Curr Osteoporos Rep. 2020 Mar 28. doi: 10.1007/s11914-020-00574-7. [Epub ahead of print]
PURPOSE OF REVIEW:
Hyperparathyroidism may be due to an autonomous hypersecretion of parathyroid hormone (PTH) or occurs in response to a number of physiological stimuli. A number of recent findings have provided new insights into the importance of the calcium-parathyroid-vitamin D axis to bone in normal physiology and pathological conditions.

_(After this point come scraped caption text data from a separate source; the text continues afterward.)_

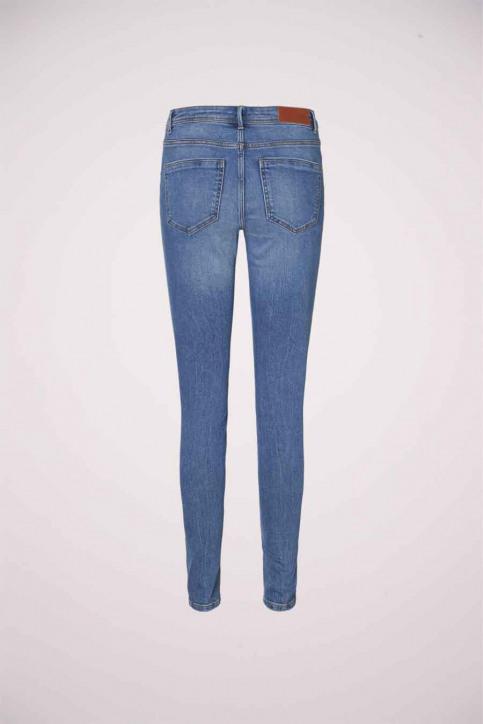 VERO MODA Jeans skinny denim 10222531_MEDIUM BLUE DEN img6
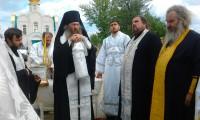 Освящение колокольного креста и купола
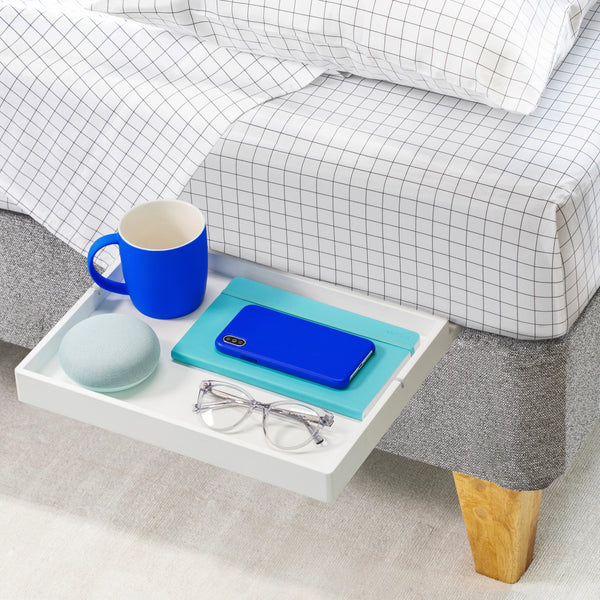 BedShelfie Slide - perfect for Flat Base Beds (Box Springs & Foundations) - BedShelfie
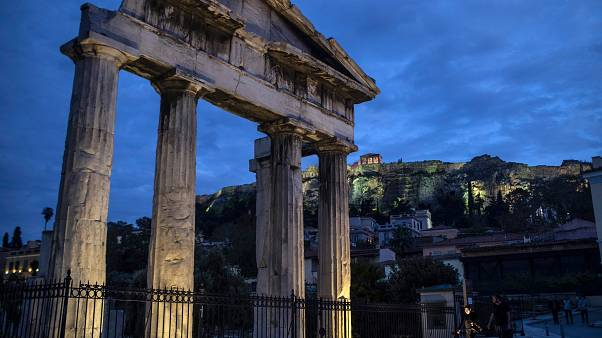 Athens City Center/ Acropolis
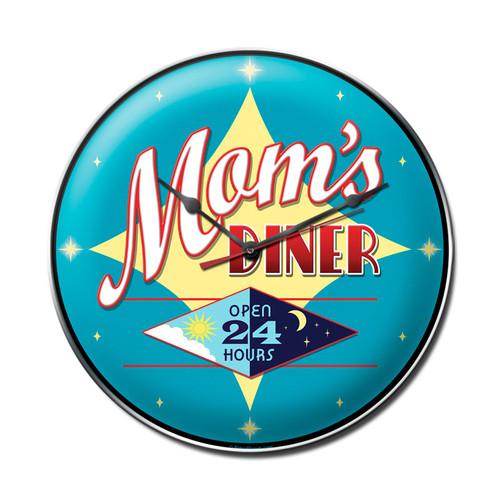 """MOM'S  DINER""  CLOCK"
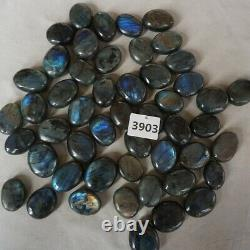 50 Pieces Natural Rainbow Labradorite Crystal Gem Spectrolite Palm Stone Healing
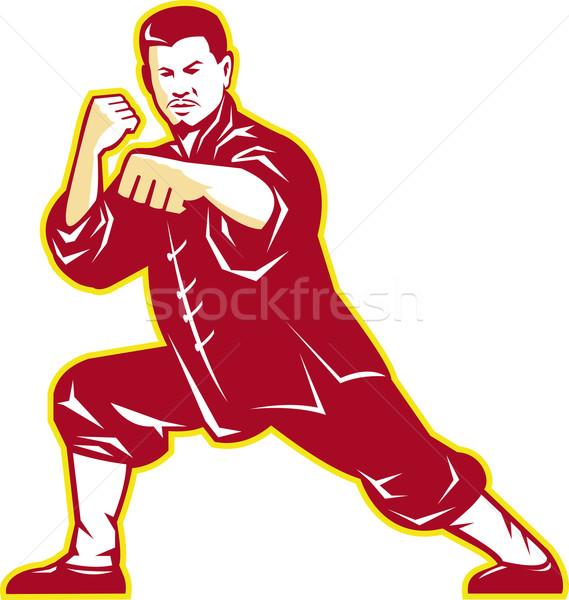 Artes marciais mestre retro ilustração karatê Foto stock © patrimonio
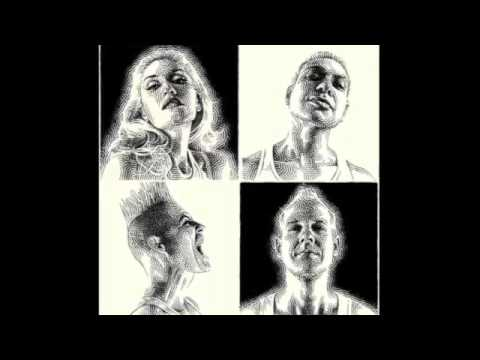No Doubt - Undone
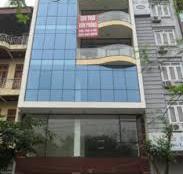 Bán gấp nhà 9 tầng 115m2  đang cho thuê Spa mặt phố Nguyễn Trường Tộ quận Ba Đình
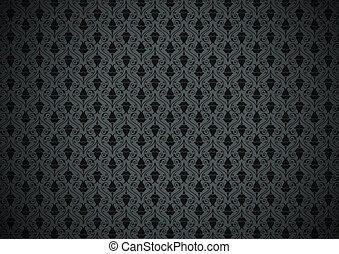 escuro, floral, papel parede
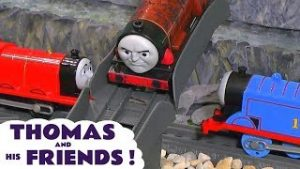 Thomas and Friends Toy Train Fun Stories with Trackmaster Trains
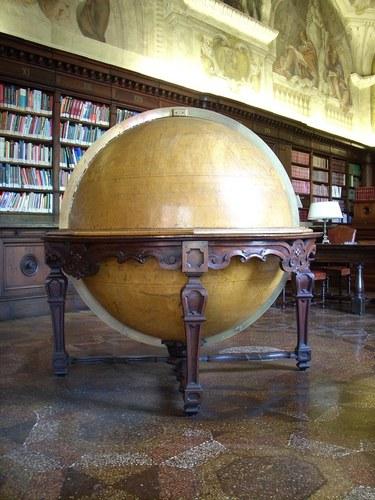 Biblioteca%20Umberto%20I%2C%20Istituto%20Ortopedico%20Rizzoli%2C%20Bologna%20-%203.JPG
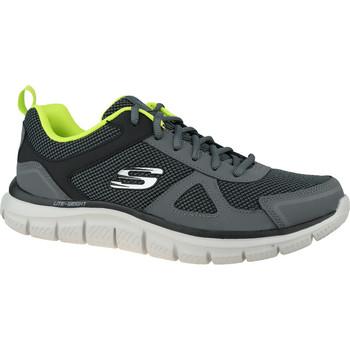 Sneakers Skechers  Track-Bucolo
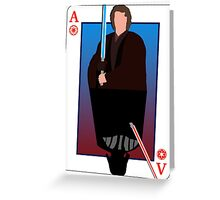 Star Wars Playing Card Greeting Card
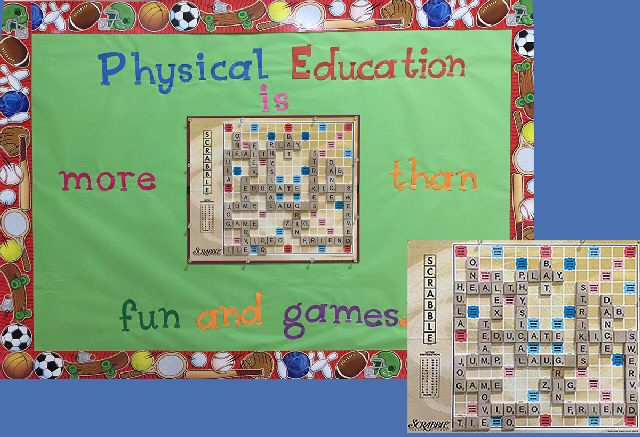 PE-More than fun and games-Scrabble Image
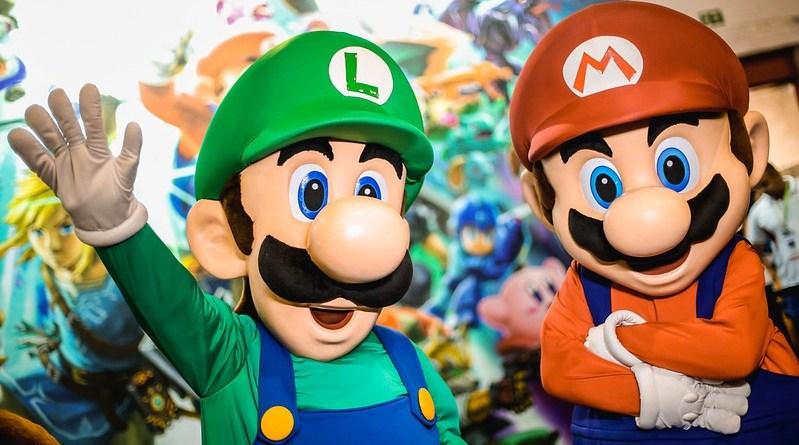 Brasil Game Show adia a 13º edição para 2022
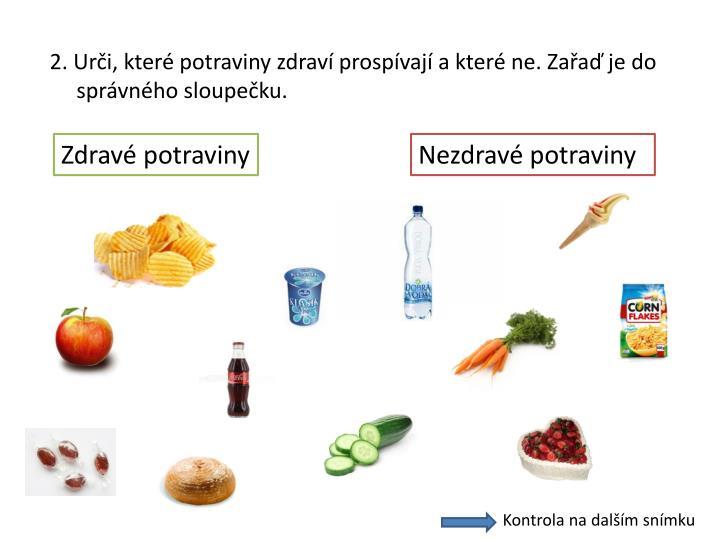 2. Urči, které potraviny zdraví prospívají a které ne. Zařaď je do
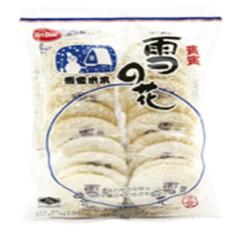 Krakersy ryżowe słodkie BIN BIN 150g   Banh Gao Ngot 150g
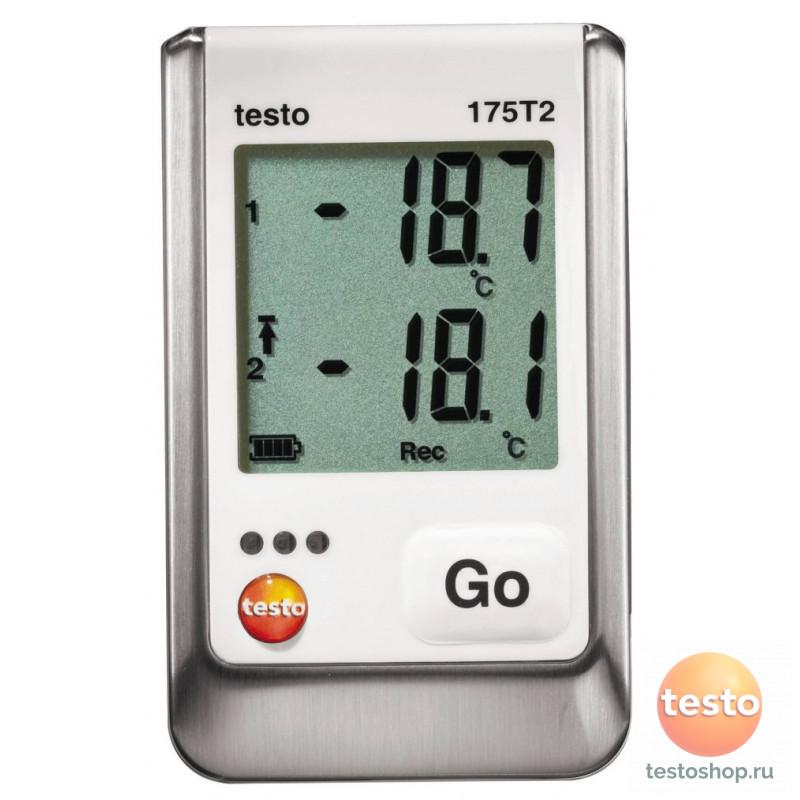 Канальный логгер данных температуры Testo 175 T2 - 2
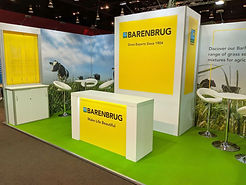 Graphic Design for Barenbrug Exhibition Stand by Image Display Norwich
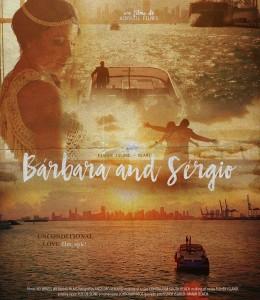 Barbara e Sergio poster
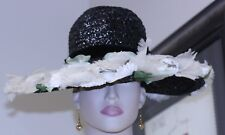 vintage ladies hat wide brim black straw velvet band silk flowers adorn brim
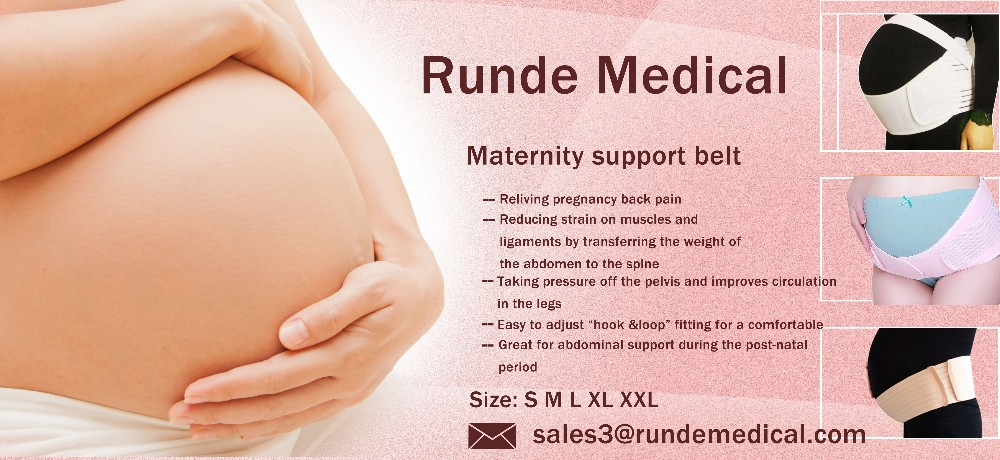Runde Medical Maternity support belt pregnancy belly band back pain brace pregnancy support belt with CE approved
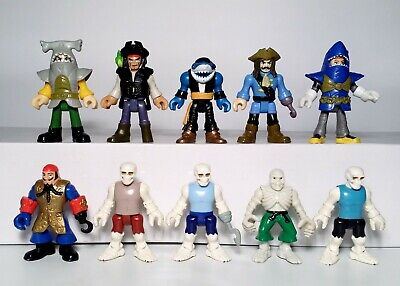 Fisher-Price Imaginext Lot of 10 Pirate Ships Shark Bite Skeleton Figures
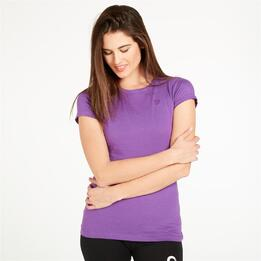 Camiseta UP Basic Morado Mujer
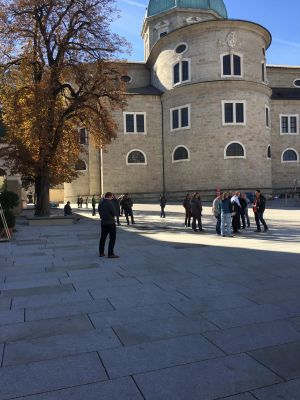 Salzburg - Residenzplatz16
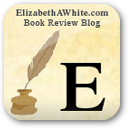 ElizabethAWhite.com - Book Review Blog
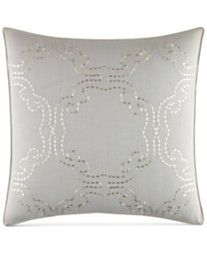 """Tommy Bahama Home Heirloom Embroidery 18"""" Square Embroidered Scallop Decorative Pillow"""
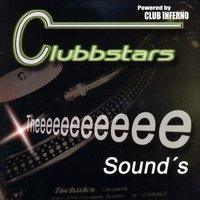 Theee Sounds — Clubbstars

PTH is known to affect bone microarchitecture with different effects on cortical and trabecular bone compartments. In trabecular bone, PTH may exert anabolic effects, whereas PTH promotes bone resorption in cortical bone. Vertebral fractures are prevalent in primary hyperparathyroidism (PHPT), and patients seem to fracture at higher values of bone mineral density (BMD) than patients with osteoporosis. This may be explained by changes in bone microarchitecture, which cannot be detected by measuring BMD. Even in mild PHPT, bone seems to benefit from parathyroidectomy. In secondary hyperparathyroidism, bone seems much more susceptible to fracture with insufficient levels of vitamin D compared with a replete vitamin status. If elevated PTH levels cannot be explained by conditions known to cause secondary hyperparathyroidism, the condition is termed normocalcemic PHPT, which also has been associated with an increased risk of fractures. Hyperparathyroidism is harmful to bone, which is why it is of importance to normalize PTH levels either by parathyroidectomy in PHPT or by counteracting conditions known to increase PTH in secondary hyperparathyroidism.